Apapun alasan dan pembenarannya, manakala tindakan destruksi menjadi pilihan, adalah manifestasi kebebalan yang terus berulang di negeri ini. Padahal kita tahu, dengan legacy musyawarah mufakat dari pendiri bangsa ini, selalu ada cara komunikasi yang resolutif.
Internet citizen (netizen) Indonesia pun sudah masuk kategori heavy user, karena 40 persen waktu melek dari hidupnya (tujuh jam dari 18 jam) terkoneksi dunia maya dengan rincian 4-5 jam di komputer personal dan sisanya di smartphone/tablet. Luar biasa!
Kemudian, dengan cerdasnya, situasi ini diakomodir baik oleh banyak startup. Misalnya konsep web 2.0 ala kebanyakan media sosial, ini merubah pola komunikasi menjadi many to many dari broadcast media. Pola ini sungguh selaras dengan cara perubahan sosial pasca-perang dingin dunia.
Kita, masyarakat Indonesia - terutama generasi baby boomer - pasti ingat jika dulu TVRI dan RRI selalu menjadi broadcast media yang mendominasi kehidupan sosial.
Lalu, datang era reformasi yang demokratis dan dua arah interaksi, maka wajar jika laman kontemporer digemari publik. Ketika hal ini terus bergulir, maka kita tahu, manusia urban hari ini di tanah air sangatlah sulit mengelak dari aplikasi internet dan smartphone.

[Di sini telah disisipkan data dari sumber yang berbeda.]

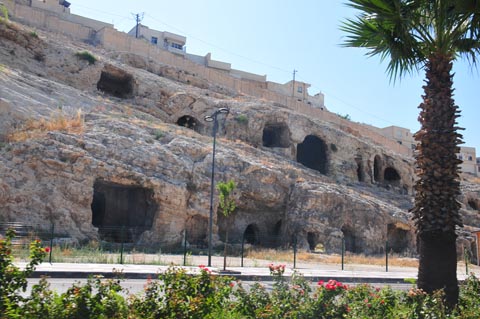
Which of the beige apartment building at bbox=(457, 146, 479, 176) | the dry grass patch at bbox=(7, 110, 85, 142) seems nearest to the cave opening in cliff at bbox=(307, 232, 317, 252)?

Simak data tiga tahun terakhir di Indonesia. Netizen tahun 2013 mencapai 71,2 juta dengan pengguna ponsel cerdas 38,5 juta (penetrasi 54 persen), tahun 2014 88,1 juta dan pengguna ponsel cerdas 57,7 juta (65 persen), serta proyeksi 110 juta dan pengguna ponsel cerdas 71,6 juta (65 persen).